Spotted on Video: Watch as a Meteor is Caught Over North Liberty
The night sky may not be as "romantic as it seems." People have always made wishes on shooting stars, but what they don't think about as they're holding their partners hand on a blanket in the wide open field (ok...that is pretty romantic) is that shooting stars are not stars at all but actually space debris that enters Earth's atmosphere and burns up before reaching the ground.
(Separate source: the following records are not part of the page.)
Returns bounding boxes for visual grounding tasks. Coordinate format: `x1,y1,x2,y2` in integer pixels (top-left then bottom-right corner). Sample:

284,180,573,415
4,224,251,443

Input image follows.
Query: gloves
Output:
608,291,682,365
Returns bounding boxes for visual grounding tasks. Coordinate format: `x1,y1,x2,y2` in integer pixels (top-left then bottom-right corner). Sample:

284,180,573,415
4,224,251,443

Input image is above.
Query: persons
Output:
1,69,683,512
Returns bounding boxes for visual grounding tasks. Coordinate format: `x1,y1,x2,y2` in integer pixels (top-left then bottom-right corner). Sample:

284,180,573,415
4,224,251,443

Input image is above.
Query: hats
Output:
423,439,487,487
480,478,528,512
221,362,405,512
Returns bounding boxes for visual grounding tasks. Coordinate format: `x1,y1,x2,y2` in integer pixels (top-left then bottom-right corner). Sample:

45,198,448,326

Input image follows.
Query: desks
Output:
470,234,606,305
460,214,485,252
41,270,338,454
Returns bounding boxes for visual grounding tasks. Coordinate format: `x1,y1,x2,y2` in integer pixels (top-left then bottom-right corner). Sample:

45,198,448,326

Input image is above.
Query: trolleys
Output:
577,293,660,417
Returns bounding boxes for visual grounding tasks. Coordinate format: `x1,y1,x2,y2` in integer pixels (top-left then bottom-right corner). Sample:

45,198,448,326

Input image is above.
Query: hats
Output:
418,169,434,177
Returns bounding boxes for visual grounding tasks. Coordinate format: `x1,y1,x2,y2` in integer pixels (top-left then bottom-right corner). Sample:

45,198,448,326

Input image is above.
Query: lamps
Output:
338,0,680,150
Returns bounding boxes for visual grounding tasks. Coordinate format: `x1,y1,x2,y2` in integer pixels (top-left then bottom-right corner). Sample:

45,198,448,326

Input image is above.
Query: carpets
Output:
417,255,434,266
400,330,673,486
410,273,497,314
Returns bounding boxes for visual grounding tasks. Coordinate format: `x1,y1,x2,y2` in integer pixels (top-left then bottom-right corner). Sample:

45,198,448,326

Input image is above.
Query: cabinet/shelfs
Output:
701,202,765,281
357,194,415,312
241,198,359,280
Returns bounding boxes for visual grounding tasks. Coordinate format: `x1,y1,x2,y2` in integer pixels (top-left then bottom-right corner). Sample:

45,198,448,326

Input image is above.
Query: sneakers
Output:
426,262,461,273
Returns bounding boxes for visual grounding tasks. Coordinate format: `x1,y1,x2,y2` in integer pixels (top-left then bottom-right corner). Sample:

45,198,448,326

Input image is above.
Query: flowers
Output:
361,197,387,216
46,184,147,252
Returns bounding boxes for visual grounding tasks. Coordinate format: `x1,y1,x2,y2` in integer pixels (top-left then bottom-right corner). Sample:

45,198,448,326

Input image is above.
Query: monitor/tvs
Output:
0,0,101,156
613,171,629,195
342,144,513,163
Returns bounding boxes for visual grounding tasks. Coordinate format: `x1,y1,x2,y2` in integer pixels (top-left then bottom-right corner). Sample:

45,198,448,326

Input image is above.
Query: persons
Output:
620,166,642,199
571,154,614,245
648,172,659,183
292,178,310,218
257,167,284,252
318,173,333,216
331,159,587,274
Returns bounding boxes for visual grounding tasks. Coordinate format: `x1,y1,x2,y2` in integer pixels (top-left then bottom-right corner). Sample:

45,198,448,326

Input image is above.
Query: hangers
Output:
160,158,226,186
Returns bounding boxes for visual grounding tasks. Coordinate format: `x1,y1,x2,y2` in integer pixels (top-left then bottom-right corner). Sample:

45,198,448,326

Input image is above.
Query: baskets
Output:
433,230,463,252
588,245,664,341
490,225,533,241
Shooting stars aren't just one type of meteor; in fact, they're classified into three different types depending on where they are spotted.
According to Nasa:
Meteoroids are objects in space that range in size from dust grains to small asteroids. Think of them as “space rocks."
When meteoroids enter Earth’s atmosphere (or that of another planet, like Mars) at high speed and burn up, the fireballs or “shooting stars” are called meteors.
When a meteoroid survives a trip through the atmosphere and hits the ground, it’s called a meteorite.
Our friends up in North Liberty, Iowa got a show last Sunday. According to their Facebook post below, their plow driver, Ryan, was pulling in and caught it with his bare eyes. Then remembered the security system was on and sure enough...they caught the "shooting star"...or as I like to call them, "flaming space rock"...on camera.
If you ever get to Winslow, Arizona...after you've cranked up "Take It Easy" by the Eagles a few times...do yourself a favor and go check out the meteorite crater.
According to Wikipedia: It is about 3,900 ft (1,200 m) in diameter, some 560 ft (170 m) deep, and is surrounded by a rim that rises 148 ft (45 m) above the surrounding plains.